▸ **Prompt**:
Write out every line of the data below word for word, leaving the pictures out.

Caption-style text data
________

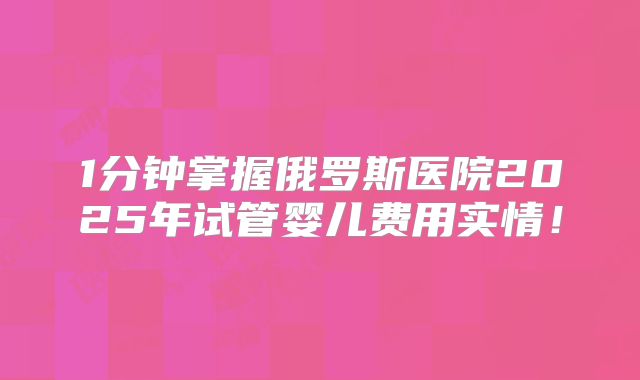 1分钟掌握俄罗斯医院2025年试管婴儿费用实情！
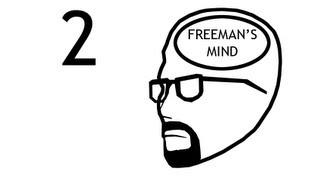 Freemans Mind Episode 2 [upl. by Hamner]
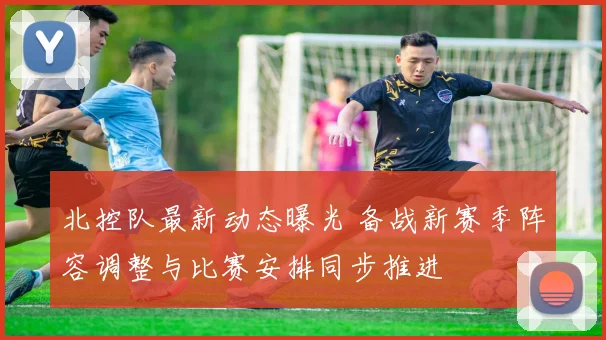 北控队最新动态曝光 备战新赛季阵容调整与比赛安排同步推进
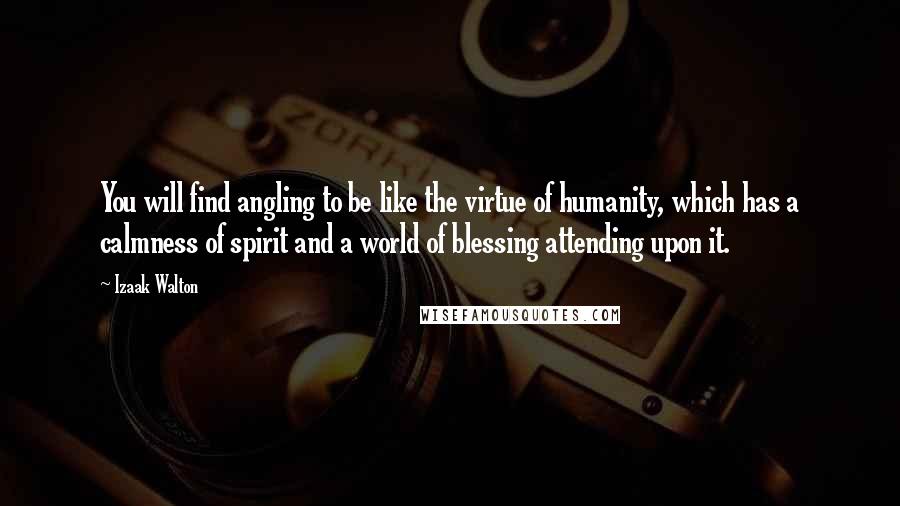 Izaak Walton Quotes: You will find angling to be like the virtue of humanity, which has a calmness of spirit and a world of blessing attending upon it.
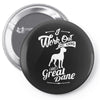 i have a great dane Pin-back button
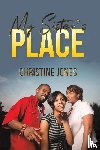 Jones, Christine - My Sister's Place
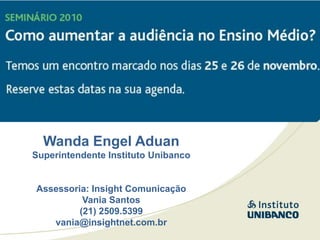 Wanda Engel Aduan
Superintendente Instituto Unibanco


Assessoria: Insight Comunicação
          Vania Santos
         (21) 2509.5399
   vania@insightnet.com.br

________

▸ **Expected answer**:
 1分钟掌握俄罗斯医院2025年试管婴儿费用实情！
 Freemans Mind Episode 2 [upl. by Hamner]
 北控队最新动态曝光 备战新赛季阵容调整与比赛安排同步推进
 Izaak Walton Quotes: You will find angling to be like the virtue of humanity, which has a calmness of spirit and a world of blessing attending upon it.
 i have a great dane Pin-back button
 Jones, Christine - My Sister's Place
 Wanda Engel Aduan
Superintendente Instituto Unibanco


Assessoria: Insight Comunicação
          Vania Santos
         (21) 2509.5399
   vania@insightnet.com.br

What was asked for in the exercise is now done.